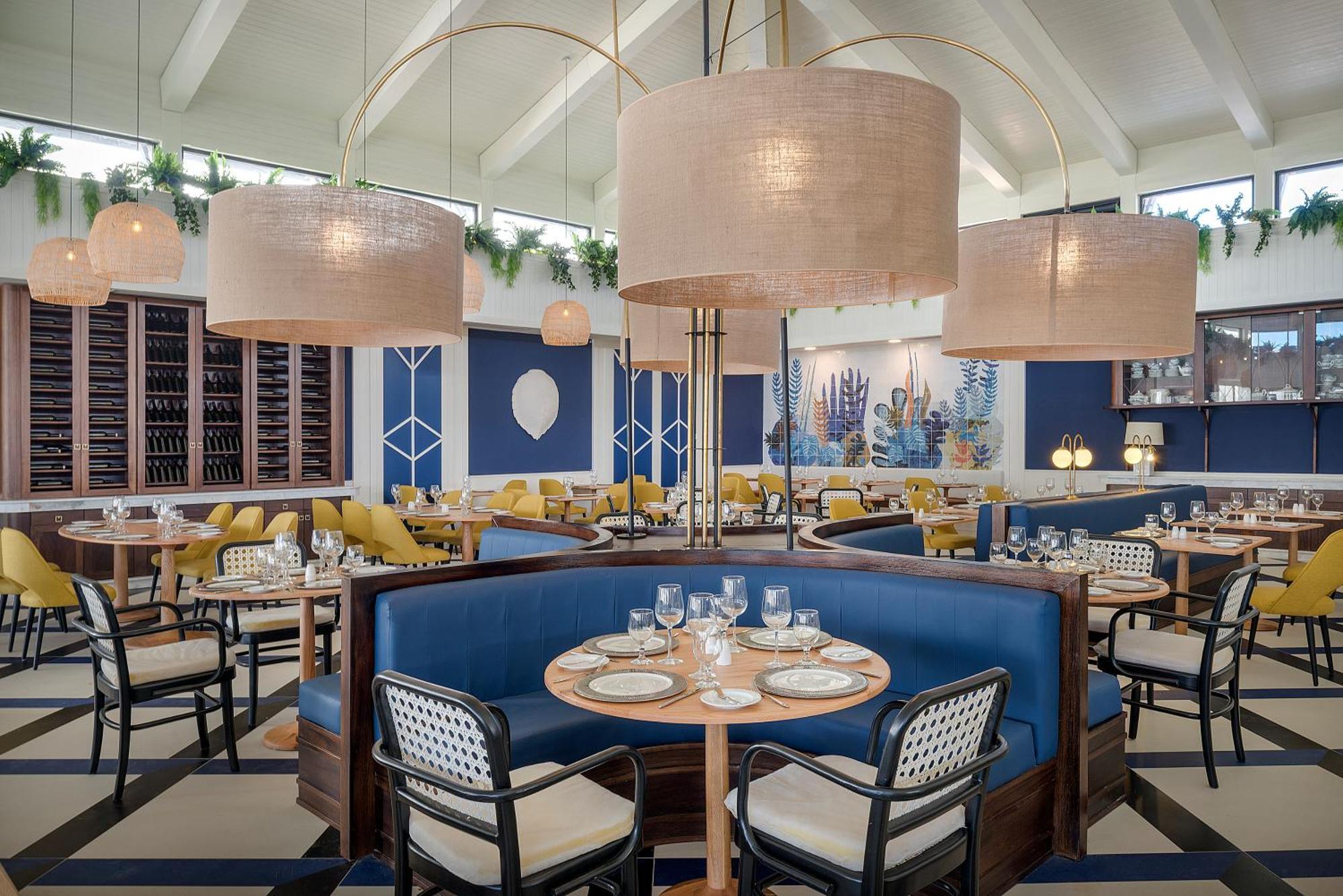 Ocean El Faro Resort (Adults Only) Πούντα Κάνα Εξωτερικό φωτογραφία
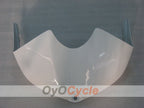 Injection Fairing kit for 08-16 YZF-R6 - White - Factory Style #OYO87905952
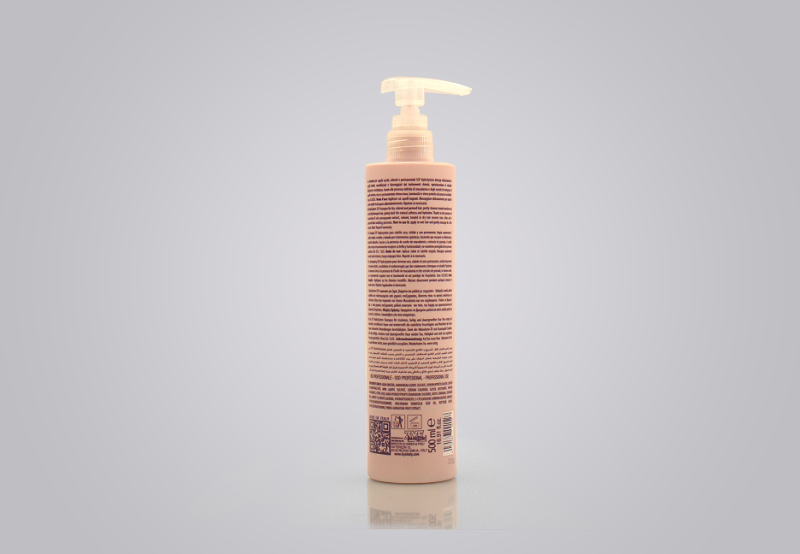 Hydra System Shampoo - Image 5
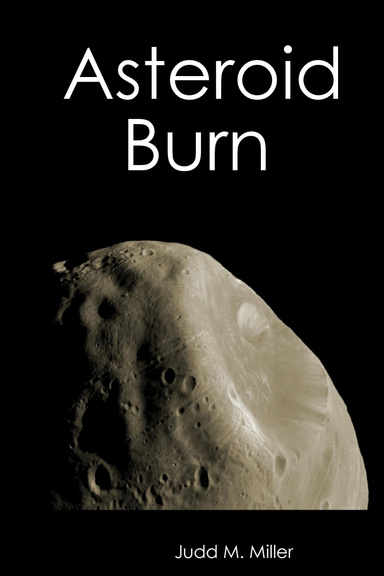 Asteroid Burn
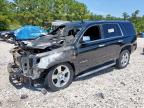 2015 Chevrolet Tahoe C1500 Lt for Sale in Houston, TX - Burn - Engine
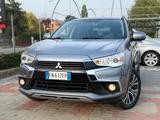 Mitsubishi ASX 1.6 DI-D 114 CV 4WD Intense EURO6 - Mitsubishi ASX Intense mit Diesel-Antrieb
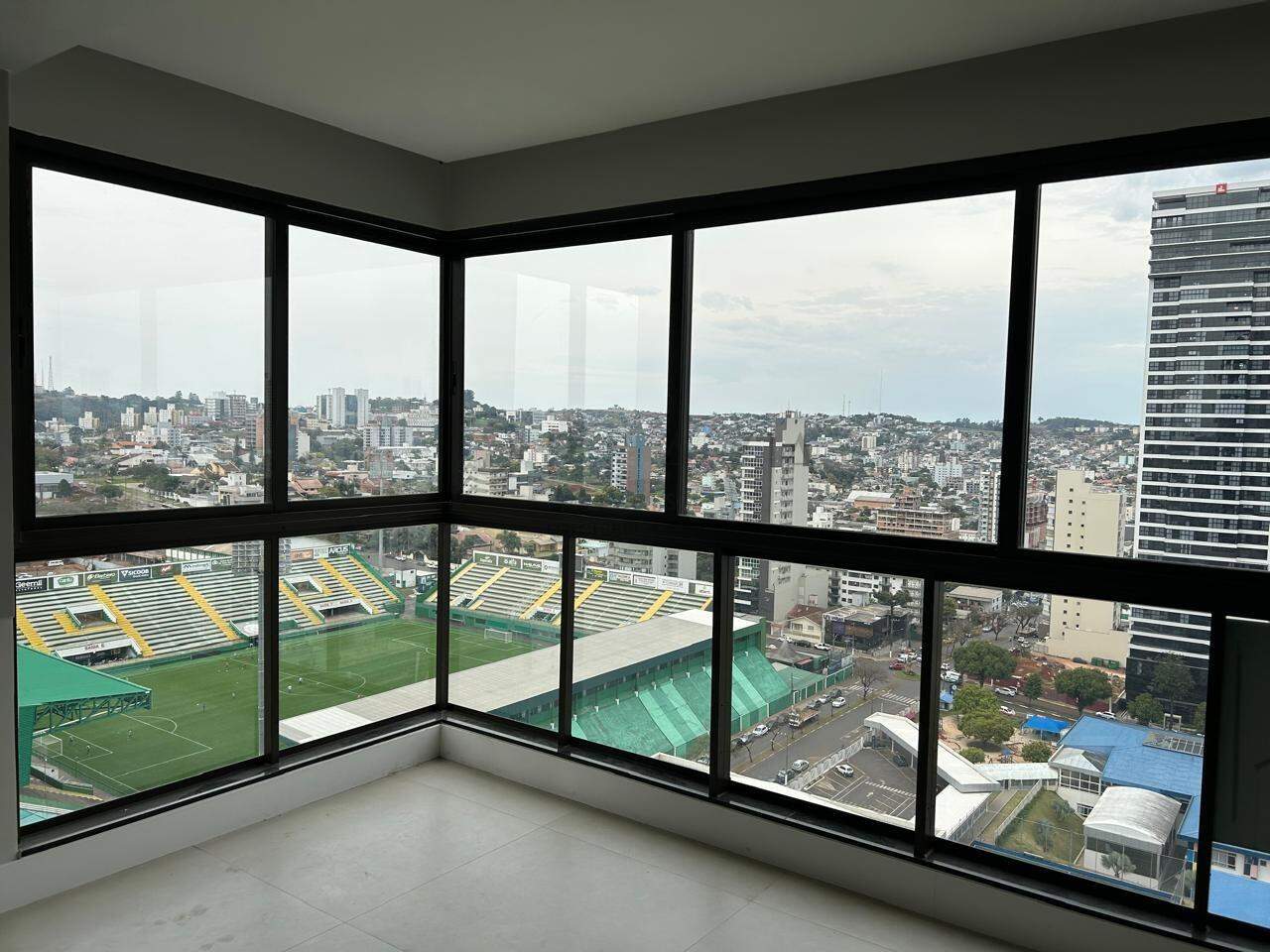 Apartamento à venda com 115m² no Centro em Chapecó - Foto 2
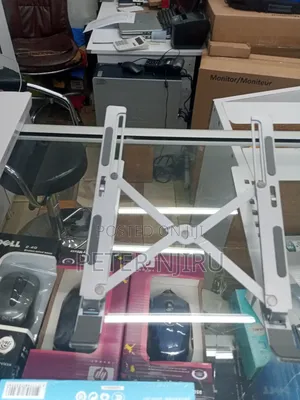 Adjustable Laptop Stand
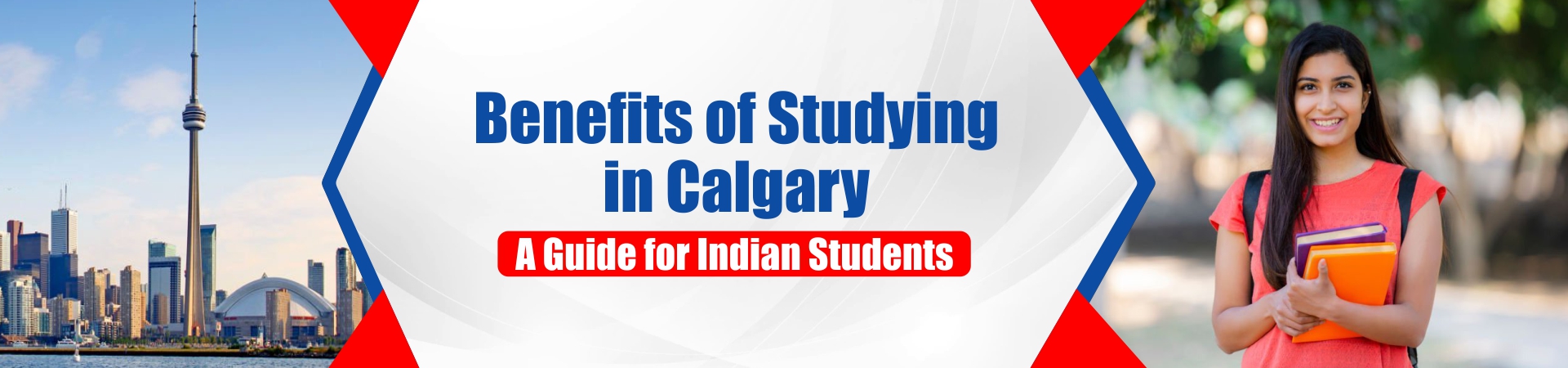 Benefits of Studying in Calgary - Pyramid eServices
= = = = =
▶ **Task statement**: Omit the pictures, then output every record exactly as given.

▶ **Completed exercise**:
 Ocean El Faro Resort (Adults Only) Πούντα Κάνα Εξωτερικό φωτογραφία
 Injection Fairing kit for 08-16 YZF-R6 - White - Factory Style #OYO87905952
 Hydra System Shampoo - Image 5
 Asteroid Burn
 2015 Chevrolet Tahoe C1500 Lt for Sale in Houston, TX - Burn - Engine
 Mitsubishi ASX 1.6 DI-D 114 CV 4WD Intense EURO6 - Mitsubishi ASX Intense mit Diesel-Antrieb
 Apartamento à venda com 115m² no Centro em Chapecó - Foto 2
 Adjustable Laptop Stand
 Benefits of Studying in Calgary - Pyramid eServices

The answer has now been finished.